Aldi menilai kerusakan yang terjadi menunjukkan lemahnya mitigasi dan kesiapsiagaan di daerah rawan bencana. Ia menuntut pemerintah hadir lebih cepat dan lebih tegas dalam penanggulangan.
“Derita saudara-saudara kita tidak boleh dipandang sebelah mata. Pemerintah daerah harus bergerak cepat, jangan menunggu kondisi makin parah. Evakuasi harus maksimal, bantuan harus tepat sasaran, dan warga harus diberi tempat aman. Jangan sampai ada korban tambahan akibat kelalaian,” katanya dengan nada tegas.

Ia mengungkapkan, berdasarkan informasi dari pengurus KNPI Tapanuli Tengah, korban jiwa telah terkonfirmasi akibat banjir dan longsor. Menurutnya, fakta ini menuntut respons total. “Ketika nyawa melayang, itu berarti ada yang tidak berjalan. Musibah ini tragedi kemanusiaan, bukan catatan kecil di laporan rutin,” tegas Aldi.

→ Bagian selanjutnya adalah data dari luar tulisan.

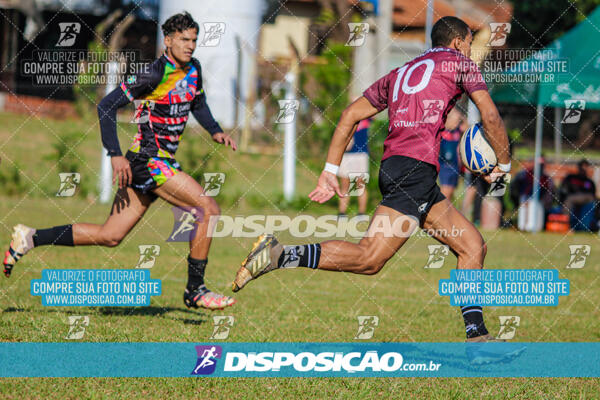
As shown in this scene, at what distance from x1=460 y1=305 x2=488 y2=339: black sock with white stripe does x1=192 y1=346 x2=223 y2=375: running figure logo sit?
5.40ft

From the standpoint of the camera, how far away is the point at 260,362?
4.93 meters

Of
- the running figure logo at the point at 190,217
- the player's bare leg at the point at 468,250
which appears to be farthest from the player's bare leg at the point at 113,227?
the player's bare leg at the point at 468,250

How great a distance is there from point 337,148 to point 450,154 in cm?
894

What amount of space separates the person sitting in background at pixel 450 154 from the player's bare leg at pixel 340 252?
800 centimetres

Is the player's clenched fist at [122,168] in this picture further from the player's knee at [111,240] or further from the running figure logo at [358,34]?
the running figure logo at [358,34]

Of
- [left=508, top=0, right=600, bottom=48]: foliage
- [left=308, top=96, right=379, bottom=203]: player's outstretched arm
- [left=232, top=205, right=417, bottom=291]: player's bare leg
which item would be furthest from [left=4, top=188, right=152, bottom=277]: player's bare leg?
[left=508, top=0, right=600, bottom=48]: foliage

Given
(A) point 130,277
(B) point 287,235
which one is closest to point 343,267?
(A) point 130,277

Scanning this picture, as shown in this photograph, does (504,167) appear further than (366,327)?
No

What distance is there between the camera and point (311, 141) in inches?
637

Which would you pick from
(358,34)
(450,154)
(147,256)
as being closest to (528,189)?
(450,154)

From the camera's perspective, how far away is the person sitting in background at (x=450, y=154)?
13.1m

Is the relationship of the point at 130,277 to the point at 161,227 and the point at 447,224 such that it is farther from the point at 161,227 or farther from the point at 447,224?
the point at 161,227

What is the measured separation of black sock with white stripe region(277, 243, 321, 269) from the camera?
16.0 ft

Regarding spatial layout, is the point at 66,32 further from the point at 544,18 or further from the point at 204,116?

KNPI Sumut memastikan siap turun langsung membantu, baik dalam bentuk koordinasi, tenaga relawan, maupun dukungan moral untuk keluarga korban.
“Pemuda tidak boleh hanya menonton. Saat rakyat berduka, KNPI harus menjadi kekuatan solidaritas yang berdiri di depan,” pungkasnya.